In the party orientations we have examined so far, both liberalism and democracy, there is something universal that can be found in the development of almost all peoples and therefore in all eras of world history, and yet there is also something very peculiar that belongs only to our era. The common element comes from what is the natural basis of these parties, namely the popular classes and the interests of the popular classes. In the history of all peoples, there is a rich and a poor class, a class with historical distinction and historical privilege and a class with mere wealth without these advantages, which only develops over time in line with the former, the struggle of these classes for political power and, by means of political power, for financial advantages. We therefore find in the Greek republics and in Rome so many of the same manifestations of political struggle, similar motives, similar means, similar results, as since the end of the last century in France and Germany. Thus, one may draw parallels between the Roman parties of aristocracy and democracy and their unfortunate counterparts. However, the ideas that take hold of these natural elements and natural interests, and give the parties their true character, are peculiar to our era and are not found in antiquity, or only in meager traces. The idea of the liberal party—the centrality of the individual and the absolute reverence for individual freedom and individual opinion—and the idea of the democratic party—the apotheosis of the will of the people and brotherhood—are all things that are absent from antiquity.

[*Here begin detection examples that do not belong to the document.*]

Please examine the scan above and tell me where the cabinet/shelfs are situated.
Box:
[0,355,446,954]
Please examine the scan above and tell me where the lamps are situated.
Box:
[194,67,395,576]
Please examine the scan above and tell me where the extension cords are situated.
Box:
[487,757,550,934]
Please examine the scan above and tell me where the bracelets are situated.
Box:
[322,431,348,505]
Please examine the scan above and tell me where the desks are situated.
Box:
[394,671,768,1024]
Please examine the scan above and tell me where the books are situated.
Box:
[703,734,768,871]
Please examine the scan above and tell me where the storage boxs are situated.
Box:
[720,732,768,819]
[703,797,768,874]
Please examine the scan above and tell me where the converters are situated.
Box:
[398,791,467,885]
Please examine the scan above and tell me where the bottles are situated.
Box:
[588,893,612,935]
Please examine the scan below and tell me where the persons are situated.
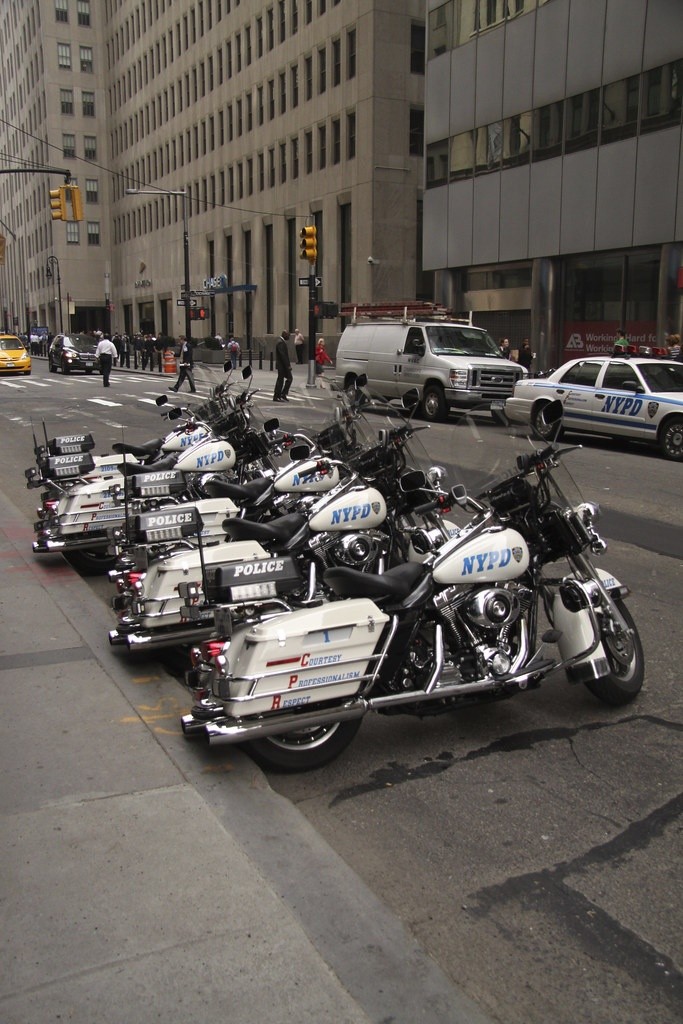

All this is not merely natural interest, but the pursuit of a spiritual and moral ideal; in its aberration, it is not merely a happenstance transgression of God’s commandments, but a fundamental emancipation from God and His revelation. This whole deeper, ideal side of the revolution and its parties is the flip side of the Christian standpoint; it is the deification of man and emancipation from God; it could not have existed, then, before the advent of Christianity and the Christian peoples.
[1] It was not the Boston Port Act but the Massachusetts Government Act which revoked the colony’s charter. Both were part of what were known as the Intolerable Acts of 1774.
[2] Robert Carter Nicholas: “To give greater emphasis to our proposition, we agreed to wait the next morning on Mr. Nicholas, whose grave & religious character was more in unison with the tone of our resolution and to solicit him to move it.” Autobiography of Thomas Jefferson 1743-1790 (New York and London: G. P. Putnam’s Sons, 1914), p. 12.